Perfectly stable climates and other statistical myths

Statistical Modeling, Causal Inference, and Social Science 2025-02-20

This is Jessica. As part of teaching prep this week, I was re-reading this paper by Gneiting et al on the usefulness of maximizing sharpness subject to calibration (over prioritizing calibration alone). It got me thinking about how certain statistical myths can induce a kind of dismay, even as you acknowledge their practical value.

The paper applies methods for checking calibration to various hypothetical forecaster types, using weather as an example domain. One of the types of forecasters they consider is the climatological forecaster, who predicts based on an understanding that the climate will be stable. Assume that for each of t rounds (which might be points in time, space, or different subjects), nature chooses draws some random number mu_t from the standard normal distribution N(0,1) then defines the outcome-generating distribution as a normal distribution centered on mu_t with variance of 1. Meanwhile the forecaster provides a predictive CDF as their forecast. The climatological forecaster predicts the unconditional normal distribution centered on 0 with variance of 2. For this example, caring about marginal calibration, which asserts that in the limit, the probabilities assigned by the forecast and the generating distribution chosen by nature are equivalent, is like proposing the existence of a stable climate. 

This analogy asserts nothing new about calibration. But the stable climate interpretation helps emphasize how certain statistical properties or procedures can seem to deny basic truths about the world. When I first read it, I thought, wait, is there really anywhere on earth that truly has a stable climate? Looking at it this way puts it in the same class as other strange myths that we sometimes act like we truly believe, like the null hypothesis that some intervention could feasibly have zero effect. Which is more unrealistic, believing in processes in the world that never change or believing that two different situations could be perfectly equal? Both are sort of unsettling if you imagine really taking them seriously. 

This reminds me how as much as I respect a kind of basic research that sets out to explore what can be proven once we have certain properties, it’s not always easy to like certain results. I’m tired of blogging about calibration (and probably some of you are tired of my posts on it!) but this is part of why I get preoccupied with such topics. It’s like there’s something in it that I’m morally or psychological predisposed to resist.   

That kneejerk reactions to certain concepts can go beyond the purely intellectual or practical realm is interesting to me partly because it’s in tension with the pragmatic attitude that I tend to gravitate to (which Andrew has espoused many times on this blog). I’m wary of getting too caught up in philosophical arguments about statistics, or rejecting certain useful methods or conceptualizations because they cannot be perfectly realized. I would not refuse to ever use a hypothesis test, or declare certain methods useless (polling, for example), though sometimes people do. Obviously we don’t have to fully embrace certain myths to get some value out of acting as if they are true.
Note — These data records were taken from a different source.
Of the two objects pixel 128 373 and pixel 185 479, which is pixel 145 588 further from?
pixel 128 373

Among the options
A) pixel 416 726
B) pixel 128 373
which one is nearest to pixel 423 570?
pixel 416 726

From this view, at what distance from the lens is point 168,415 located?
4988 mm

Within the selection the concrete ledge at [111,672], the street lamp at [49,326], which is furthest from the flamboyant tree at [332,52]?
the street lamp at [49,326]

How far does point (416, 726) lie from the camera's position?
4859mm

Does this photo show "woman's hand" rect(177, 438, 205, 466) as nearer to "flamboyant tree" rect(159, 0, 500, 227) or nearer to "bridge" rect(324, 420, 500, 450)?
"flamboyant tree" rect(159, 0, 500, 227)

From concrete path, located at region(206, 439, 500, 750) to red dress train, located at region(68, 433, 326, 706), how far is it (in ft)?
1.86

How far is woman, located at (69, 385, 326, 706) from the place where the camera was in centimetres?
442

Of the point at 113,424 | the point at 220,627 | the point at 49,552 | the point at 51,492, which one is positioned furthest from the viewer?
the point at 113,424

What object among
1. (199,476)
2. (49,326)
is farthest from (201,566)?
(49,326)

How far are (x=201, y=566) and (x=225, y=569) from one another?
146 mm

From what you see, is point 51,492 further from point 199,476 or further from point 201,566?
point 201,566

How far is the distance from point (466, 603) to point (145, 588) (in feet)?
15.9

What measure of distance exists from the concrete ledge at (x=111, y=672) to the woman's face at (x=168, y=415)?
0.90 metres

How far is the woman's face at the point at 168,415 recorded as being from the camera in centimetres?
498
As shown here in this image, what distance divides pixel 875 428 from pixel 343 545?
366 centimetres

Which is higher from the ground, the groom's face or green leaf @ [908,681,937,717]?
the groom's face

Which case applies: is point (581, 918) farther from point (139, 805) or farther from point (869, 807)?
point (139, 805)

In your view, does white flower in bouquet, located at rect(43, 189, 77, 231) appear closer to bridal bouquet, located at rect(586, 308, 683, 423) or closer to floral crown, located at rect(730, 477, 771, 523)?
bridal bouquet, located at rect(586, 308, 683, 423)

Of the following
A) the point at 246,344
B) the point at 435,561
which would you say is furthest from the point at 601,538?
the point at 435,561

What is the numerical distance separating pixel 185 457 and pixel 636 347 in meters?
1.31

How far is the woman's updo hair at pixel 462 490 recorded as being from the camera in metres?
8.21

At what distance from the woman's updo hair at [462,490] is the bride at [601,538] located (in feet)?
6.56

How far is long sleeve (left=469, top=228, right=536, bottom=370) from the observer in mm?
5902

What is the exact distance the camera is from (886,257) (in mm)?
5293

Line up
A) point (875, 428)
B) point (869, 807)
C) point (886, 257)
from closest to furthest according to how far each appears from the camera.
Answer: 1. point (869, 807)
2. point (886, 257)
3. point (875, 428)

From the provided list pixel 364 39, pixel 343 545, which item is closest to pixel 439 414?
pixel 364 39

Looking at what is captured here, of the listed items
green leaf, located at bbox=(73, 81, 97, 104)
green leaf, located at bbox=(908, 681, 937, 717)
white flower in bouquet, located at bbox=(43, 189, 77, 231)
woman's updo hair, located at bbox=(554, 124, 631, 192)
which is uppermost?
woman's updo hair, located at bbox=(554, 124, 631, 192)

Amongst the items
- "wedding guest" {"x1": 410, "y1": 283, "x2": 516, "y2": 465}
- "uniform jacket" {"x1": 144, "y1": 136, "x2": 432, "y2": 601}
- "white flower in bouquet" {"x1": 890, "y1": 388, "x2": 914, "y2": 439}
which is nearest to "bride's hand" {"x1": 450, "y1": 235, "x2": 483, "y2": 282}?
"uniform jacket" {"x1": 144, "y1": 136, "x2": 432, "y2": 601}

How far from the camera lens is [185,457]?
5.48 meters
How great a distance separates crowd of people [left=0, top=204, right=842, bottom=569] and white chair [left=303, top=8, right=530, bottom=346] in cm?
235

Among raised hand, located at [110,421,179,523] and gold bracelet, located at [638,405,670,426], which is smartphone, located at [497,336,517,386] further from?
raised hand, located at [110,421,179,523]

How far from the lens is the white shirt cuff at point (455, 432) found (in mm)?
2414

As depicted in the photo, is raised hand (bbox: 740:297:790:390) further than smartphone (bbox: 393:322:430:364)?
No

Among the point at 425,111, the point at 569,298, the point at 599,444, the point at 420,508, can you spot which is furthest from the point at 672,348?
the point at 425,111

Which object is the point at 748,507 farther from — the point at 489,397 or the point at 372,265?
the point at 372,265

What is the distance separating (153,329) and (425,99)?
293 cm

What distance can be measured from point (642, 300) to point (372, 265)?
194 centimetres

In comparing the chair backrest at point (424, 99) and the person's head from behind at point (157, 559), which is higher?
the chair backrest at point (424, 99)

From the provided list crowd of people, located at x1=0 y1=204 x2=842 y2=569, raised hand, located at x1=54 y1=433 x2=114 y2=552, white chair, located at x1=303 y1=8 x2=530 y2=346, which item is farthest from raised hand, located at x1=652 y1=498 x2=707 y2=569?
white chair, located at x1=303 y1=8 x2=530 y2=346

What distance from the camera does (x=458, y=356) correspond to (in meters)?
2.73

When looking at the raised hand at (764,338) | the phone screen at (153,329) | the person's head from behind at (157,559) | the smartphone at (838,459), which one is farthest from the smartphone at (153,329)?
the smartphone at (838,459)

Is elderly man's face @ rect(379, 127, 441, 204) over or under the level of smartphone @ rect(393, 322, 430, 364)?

This is part of the beauty of statistics. 

But at the same time, it seems important to acknowledge that there often is some role of personal predilections about what’s valid, or what is attractive as an object of study, even if we try to pretend there’s not. Why, when pressed, do I want to argue that Bayesian inference is more honest? Why do seemingly simple concepts like exchangeability sometimes appear engimatic? Maybe it’s the irrational predilections that draw some of this toward statistics in the first place. Maybe we should just get used to the idea that statistics is also the territory of the heart.